External auditors are required to provide the opinion on the financial statements of the organization. They obtain evidence and corroborate the evidence to ensure that they may form a reasonable assurance that whether the financial statements of the company are prepared in all material respect by applicable financial reporting framework and financial statements are free from any fraud.
As the management or board of directors may be involved in preparing the financial statements fraudulently. Therefore, to cover the risk of non-detection of management fraud in preparing the financial statements, the external auditors appropriately plan the external audit.
External auditors ensure that appropriate audit procedures are performed on the financial statements, balances, and amounts so that any intentional fraud is identified during the audit activities.
When the external auditors identify the frauds in the financial statements of the organization or the company, then the matter is discussed by the external auditors with those charged with governance or the board of directors. The auditors ensure that the board takes appropriate measures to rectify the identified frauds in the financial statements. After the rectification of fraud impacts, the external auditors reperform the audit procedures on the financial statements to ensure that fraudulent financial statements are rectified appropriately.
When the board of directors does not take the initiative to resolve the fraud issues in the financial statements, then the external auditors report such fraud facts with the relevant regulatory authorities of the organization and the institutions.

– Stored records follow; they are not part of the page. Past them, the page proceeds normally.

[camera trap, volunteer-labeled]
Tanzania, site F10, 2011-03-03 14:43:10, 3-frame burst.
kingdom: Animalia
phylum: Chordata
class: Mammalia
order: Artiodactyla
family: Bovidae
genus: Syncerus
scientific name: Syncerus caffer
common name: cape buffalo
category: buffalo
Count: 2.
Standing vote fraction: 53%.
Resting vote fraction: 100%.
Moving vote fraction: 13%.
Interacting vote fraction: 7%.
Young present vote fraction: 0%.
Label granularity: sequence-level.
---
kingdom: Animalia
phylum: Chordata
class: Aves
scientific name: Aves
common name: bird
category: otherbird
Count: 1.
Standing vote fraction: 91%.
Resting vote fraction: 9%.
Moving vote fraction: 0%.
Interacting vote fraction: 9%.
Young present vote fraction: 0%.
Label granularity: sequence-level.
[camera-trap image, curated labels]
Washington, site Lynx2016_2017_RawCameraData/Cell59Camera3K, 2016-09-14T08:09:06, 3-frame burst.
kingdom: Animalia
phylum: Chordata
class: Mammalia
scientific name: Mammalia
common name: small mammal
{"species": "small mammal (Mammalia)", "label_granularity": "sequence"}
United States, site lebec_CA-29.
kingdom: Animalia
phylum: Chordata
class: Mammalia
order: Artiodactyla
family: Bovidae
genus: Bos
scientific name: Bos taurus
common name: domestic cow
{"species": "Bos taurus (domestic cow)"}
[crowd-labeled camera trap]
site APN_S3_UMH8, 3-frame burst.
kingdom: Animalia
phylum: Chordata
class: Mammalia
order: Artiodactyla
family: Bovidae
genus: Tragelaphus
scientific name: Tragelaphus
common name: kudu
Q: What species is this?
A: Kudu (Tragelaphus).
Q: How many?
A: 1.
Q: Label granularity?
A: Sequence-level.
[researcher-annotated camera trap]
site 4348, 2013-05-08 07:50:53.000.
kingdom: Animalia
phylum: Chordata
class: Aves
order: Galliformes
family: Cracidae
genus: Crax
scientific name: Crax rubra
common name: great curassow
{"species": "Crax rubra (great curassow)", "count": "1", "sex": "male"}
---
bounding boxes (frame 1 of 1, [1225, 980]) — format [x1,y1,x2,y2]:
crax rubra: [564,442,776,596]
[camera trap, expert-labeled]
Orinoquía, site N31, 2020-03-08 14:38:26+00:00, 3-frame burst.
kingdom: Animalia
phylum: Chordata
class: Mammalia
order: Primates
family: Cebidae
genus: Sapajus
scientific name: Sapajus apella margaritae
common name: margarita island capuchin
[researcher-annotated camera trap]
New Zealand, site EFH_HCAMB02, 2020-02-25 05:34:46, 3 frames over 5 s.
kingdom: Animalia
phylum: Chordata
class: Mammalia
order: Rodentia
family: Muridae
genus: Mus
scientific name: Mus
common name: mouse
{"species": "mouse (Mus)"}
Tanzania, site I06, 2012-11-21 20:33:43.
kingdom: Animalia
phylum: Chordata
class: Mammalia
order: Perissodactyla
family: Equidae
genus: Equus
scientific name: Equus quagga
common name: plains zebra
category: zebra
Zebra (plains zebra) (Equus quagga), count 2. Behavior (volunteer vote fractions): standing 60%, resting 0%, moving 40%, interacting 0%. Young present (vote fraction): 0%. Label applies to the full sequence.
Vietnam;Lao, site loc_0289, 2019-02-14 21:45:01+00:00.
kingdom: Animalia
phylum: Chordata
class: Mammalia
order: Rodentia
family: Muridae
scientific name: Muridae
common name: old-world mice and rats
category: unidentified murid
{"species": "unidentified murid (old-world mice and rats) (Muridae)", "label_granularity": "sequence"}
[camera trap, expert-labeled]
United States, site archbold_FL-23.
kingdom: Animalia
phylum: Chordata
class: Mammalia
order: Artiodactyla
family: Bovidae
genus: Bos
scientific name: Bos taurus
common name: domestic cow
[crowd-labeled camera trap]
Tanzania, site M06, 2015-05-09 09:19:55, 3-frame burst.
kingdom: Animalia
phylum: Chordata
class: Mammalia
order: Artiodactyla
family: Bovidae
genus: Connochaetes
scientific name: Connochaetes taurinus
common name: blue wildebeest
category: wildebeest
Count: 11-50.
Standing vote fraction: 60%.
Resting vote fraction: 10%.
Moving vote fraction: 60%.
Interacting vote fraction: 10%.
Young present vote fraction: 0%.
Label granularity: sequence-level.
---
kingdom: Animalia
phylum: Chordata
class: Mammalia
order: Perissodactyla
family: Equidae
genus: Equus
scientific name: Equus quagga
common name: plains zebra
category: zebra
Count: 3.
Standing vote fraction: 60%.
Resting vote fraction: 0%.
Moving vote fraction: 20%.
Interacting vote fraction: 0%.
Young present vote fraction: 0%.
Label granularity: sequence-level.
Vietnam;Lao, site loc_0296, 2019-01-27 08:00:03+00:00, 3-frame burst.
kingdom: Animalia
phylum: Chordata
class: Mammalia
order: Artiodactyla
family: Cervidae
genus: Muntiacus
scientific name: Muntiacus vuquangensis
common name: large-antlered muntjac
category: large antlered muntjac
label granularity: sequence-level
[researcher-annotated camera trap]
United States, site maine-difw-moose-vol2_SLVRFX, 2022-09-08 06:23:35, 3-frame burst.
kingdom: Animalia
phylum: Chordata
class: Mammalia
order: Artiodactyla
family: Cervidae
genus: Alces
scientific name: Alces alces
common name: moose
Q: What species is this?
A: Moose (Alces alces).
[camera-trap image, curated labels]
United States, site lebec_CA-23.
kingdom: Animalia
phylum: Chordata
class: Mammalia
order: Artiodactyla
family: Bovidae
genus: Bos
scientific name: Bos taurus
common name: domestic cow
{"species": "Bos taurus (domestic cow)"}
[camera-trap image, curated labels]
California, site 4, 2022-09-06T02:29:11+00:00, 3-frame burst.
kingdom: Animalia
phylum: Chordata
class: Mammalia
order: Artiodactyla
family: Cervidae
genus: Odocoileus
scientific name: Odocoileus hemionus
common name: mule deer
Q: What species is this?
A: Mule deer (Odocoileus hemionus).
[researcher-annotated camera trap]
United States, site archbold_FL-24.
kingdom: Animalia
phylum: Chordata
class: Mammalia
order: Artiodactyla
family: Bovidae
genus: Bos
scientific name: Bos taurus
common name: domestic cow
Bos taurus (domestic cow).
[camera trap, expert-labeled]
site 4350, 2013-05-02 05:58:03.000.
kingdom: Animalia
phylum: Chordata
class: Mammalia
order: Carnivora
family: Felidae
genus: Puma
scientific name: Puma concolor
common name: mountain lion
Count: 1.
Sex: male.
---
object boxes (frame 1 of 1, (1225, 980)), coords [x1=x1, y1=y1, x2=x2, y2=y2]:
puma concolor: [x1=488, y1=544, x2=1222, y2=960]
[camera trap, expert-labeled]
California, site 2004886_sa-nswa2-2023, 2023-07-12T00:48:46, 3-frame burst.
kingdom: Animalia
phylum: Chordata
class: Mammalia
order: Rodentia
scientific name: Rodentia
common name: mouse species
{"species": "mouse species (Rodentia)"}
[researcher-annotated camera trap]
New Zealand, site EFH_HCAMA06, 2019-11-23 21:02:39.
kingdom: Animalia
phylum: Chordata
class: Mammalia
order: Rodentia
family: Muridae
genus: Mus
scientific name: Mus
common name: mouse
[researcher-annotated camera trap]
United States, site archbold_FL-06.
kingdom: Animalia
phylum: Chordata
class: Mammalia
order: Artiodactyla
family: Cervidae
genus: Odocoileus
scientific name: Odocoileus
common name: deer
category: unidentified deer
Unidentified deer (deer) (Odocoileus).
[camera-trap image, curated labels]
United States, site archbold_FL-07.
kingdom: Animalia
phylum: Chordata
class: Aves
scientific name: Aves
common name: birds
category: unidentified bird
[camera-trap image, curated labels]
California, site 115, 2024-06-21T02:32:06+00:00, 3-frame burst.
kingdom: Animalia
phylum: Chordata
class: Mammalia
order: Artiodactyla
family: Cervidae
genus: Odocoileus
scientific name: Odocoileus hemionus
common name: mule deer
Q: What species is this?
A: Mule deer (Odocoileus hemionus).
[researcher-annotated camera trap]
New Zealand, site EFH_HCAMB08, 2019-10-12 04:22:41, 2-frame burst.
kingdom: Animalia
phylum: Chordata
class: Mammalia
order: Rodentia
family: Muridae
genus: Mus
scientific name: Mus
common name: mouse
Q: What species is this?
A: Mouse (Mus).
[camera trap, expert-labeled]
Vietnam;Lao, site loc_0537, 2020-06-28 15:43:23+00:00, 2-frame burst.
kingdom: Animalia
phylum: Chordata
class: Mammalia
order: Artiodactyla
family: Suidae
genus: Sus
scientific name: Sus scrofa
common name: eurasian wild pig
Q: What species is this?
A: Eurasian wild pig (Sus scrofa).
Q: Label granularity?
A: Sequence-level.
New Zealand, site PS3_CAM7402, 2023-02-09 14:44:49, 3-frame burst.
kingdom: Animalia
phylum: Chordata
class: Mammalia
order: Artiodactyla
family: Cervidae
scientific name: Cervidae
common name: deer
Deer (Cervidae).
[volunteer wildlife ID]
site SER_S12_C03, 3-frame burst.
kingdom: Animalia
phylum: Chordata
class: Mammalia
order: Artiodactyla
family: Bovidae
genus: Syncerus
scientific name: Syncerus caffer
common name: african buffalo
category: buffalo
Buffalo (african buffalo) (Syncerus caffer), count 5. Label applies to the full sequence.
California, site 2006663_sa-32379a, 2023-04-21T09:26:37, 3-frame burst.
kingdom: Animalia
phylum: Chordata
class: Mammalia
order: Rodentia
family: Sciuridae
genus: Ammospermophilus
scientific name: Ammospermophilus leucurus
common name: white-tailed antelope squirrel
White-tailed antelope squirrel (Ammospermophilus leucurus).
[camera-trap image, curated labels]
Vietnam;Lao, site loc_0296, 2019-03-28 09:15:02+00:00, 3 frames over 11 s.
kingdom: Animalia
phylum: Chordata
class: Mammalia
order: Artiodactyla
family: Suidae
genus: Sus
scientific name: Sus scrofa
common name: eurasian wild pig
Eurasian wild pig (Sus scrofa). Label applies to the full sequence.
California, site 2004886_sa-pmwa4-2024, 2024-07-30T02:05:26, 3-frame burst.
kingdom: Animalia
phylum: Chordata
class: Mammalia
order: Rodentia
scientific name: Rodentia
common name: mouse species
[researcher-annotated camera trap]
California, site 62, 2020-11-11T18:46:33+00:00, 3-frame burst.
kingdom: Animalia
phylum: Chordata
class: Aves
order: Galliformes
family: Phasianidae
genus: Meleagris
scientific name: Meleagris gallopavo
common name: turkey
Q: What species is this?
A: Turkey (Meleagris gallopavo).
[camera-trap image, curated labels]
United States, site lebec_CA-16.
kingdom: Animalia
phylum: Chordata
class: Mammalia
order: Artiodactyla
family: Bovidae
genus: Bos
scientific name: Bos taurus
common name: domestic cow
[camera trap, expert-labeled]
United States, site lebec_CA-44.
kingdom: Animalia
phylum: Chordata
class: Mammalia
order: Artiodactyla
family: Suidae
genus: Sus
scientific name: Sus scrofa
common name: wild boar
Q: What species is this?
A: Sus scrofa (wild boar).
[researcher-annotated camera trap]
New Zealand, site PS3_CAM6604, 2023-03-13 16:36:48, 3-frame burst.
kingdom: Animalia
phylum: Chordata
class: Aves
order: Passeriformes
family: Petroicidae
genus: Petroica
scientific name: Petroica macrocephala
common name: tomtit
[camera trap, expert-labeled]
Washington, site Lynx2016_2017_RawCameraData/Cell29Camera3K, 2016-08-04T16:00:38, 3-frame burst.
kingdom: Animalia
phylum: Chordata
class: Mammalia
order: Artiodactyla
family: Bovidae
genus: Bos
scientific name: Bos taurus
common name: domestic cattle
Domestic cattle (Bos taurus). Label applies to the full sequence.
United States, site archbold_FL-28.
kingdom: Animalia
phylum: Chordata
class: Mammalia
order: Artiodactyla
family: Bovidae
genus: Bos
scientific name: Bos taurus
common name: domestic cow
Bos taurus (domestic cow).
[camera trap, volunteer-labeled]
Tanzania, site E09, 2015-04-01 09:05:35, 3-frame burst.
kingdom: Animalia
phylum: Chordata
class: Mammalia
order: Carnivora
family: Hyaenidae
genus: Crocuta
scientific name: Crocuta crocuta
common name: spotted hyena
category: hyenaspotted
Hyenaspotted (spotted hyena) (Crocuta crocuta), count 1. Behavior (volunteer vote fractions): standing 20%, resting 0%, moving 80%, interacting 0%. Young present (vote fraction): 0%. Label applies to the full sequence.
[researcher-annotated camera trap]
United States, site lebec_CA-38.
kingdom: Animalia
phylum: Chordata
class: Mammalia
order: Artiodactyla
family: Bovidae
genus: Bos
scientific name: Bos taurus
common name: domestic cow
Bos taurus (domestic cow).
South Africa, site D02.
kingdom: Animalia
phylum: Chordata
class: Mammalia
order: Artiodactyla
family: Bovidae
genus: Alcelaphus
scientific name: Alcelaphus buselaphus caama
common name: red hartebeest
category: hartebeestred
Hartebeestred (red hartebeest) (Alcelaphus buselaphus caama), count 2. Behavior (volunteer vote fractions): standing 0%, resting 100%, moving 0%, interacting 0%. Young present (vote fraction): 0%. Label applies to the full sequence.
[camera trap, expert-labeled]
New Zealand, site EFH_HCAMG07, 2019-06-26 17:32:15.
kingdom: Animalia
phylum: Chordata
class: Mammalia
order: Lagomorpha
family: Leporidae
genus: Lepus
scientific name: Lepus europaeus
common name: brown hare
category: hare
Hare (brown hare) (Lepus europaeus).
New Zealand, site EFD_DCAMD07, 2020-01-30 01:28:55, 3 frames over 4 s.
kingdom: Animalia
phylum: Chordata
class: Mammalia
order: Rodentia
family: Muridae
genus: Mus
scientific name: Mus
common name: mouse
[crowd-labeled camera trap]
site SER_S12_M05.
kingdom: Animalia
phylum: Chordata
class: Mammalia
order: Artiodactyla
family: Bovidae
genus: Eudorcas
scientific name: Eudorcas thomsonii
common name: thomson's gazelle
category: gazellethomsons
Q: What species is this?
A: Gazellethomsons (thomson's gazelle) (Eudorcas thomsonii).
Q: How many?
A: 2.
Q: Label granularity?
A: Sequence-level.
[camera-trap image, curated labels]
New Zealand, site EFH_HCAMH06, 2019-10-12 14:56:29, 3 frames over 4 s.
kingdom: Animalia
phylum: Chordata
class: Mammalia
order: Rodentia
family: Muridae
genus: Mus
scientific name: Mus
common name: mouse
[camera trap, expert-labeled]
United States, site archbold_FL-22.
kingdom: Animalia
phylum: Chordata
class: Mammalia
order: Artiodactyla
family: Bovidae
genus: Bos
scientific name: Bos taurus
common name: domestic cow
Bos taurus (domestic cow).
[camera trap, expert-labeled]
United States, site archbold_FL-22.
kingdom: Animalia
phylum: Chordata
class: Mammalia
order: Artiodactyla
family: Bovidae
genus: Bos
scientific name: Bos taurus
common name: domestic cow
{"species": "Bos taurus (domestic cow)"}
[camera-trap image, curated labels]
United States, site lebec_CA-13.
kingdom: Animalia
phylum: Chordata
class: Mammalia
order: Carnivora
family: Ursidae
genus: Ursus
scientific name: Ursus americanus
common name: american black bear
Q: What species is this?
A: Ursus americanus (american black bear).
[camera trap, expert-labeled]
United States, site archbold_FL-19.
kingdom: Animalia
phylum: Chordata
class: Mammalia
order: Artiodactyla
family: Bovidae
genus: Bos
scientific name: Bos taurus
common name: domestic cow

Internal auditors work within a company and report to the audit committee or the board of directors. They contribute to the design of the company’s organizational systems as well as the development of specific risk management policies. They also ensure that all risk management policies are in place and working properly. Internal auditing is a continuous process that is based on the internal control systems of any size business. External auditors are not affiliated with the organization they are auditing. They are accountable to the company’s shareholders. They offer their expert opinion on the accuracy of the company’s financial statements and work on a test basis to monitor the systems in place.